Passage shown:
######

Much snowy stuff, even more lack of warm, not quite as much atmospheric movement and sod all solar activity at the Castle this morn, the white stuff, a touch of frost and skywater has managed to bollocks up the interweb thingy all weekend, every time I tried to post it went tits up and then came back on when I gave up-ditto-ditto-ditto, so I eventually submitted to nature and abandoned the blog until today.
All seems connected-so far, the elbow isn’t recovering that well, been four days since the pecking and it still hurts like buggery (I know because I have had a prostate exam).
Shortish post this morn-just in case.
Allegedly plans are afoot which would see passengers pay according to how much they – and their luggage – weigh.
Norwegian aviation expert Dr Bharat P Bhatta’s ideas could also mean falling costs for slimmer travellers.
Dr Bhatta of the Sogn og Fjordane University College in Norway said: ‘As weight and space are far more important in aviation than other modes of transport, airlines should take this into account when pricing their tickets.’
Airline bosses are to consider three variations, including a scheme where air-users would be charged according to their weight along with their luggage.
Another option would see passengers paying a base fare plus or minus an extra charge.

######

Information shown:

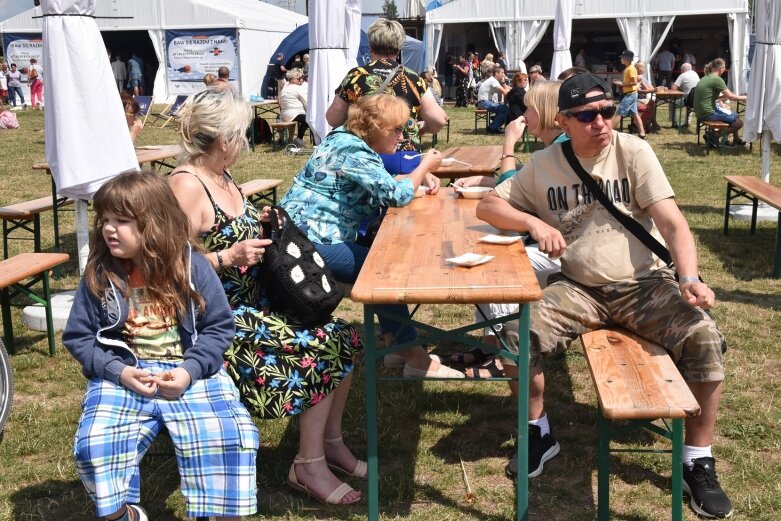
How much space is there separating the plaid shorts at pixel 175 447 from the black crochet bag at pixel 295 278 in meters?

######

Set exercise A:
Check each statement against the blog post. For each, answer yes or no and quote the words from the blog post that decide it.
(i) At the time of writing, the elbow had been hurting for four days since the pecking.
(ii) Dr Bhatta works at a university college in Sweden.
(iii) Airline bosses are to consider two variations of the pricing scheme.
Set exercise B: Pick up the blog post about weight-based airline fares and continue it from its final sentence.

Written reply A:
(i) Yes: "been four days since the pecking and it still hurts"
(ii) No: "Sogn og Fjordane University College in Norway"
(iii) No: "Airline bosses are to consider three variations"

Written reply B:
A third variant would see a standard fare for passengers within 25 per cent above or below a set weight limit, with a discount or surcharge depending on whether they are over or under that span.
Mulan Jamila, a four-year-old Bengal tiger, shares a sloppy kiss with keeper Soleh.
The pair has become inseparable and have regular rough and tumble play fights at the Al Khaffah Islamic school in Malang in Indonesia’s east Java province.
The tiger was a gift from a friend and is kept as a pet under a government permit.
Mulan Jamila has been Soleh’s pet since the age of three months and now gets through 11 pounds of meat a day.
Good luck with that-wonder how much a human head weighs....
A vacuum airship, also known as a vacuum balloon, is a hypothetical airship that is evacuated rather than filled with a lighter than air gas such as hydrogen or helium. First proposed by Italian monk Francesco Lana de Terzi in 1670,  the vacuum balloon would be the ultimate expression of displacement lift power. …
An airship operates on the principle of buoyancy where air is the fluid in contrast to a ship where water is the fluid. The density of air at standard temperature and pressure is 1.28 g/L and 1 L of displaced air has sufficient buoyant force to lift 1.28 g. Airships use an airbag to displace a large volume of air; the bag is usually filled with a lightweight gas such as helium. The total lift generated by an airship is equal to the weight of the air it displaces, regardless of the materials used in its construction or the gas used to fill the airbag; However for flight it is necessary for the total lift capacity to exceed the ship’s weight, which includes the weight of the gas used to fill the airbag
Using the molar volume, the mass of 1 L of helium (at 1 atmospheres of pressure) is found to be 0.18 g, since every displaced litter provides 1.28 g of lift the effective lift is reduced by 14%.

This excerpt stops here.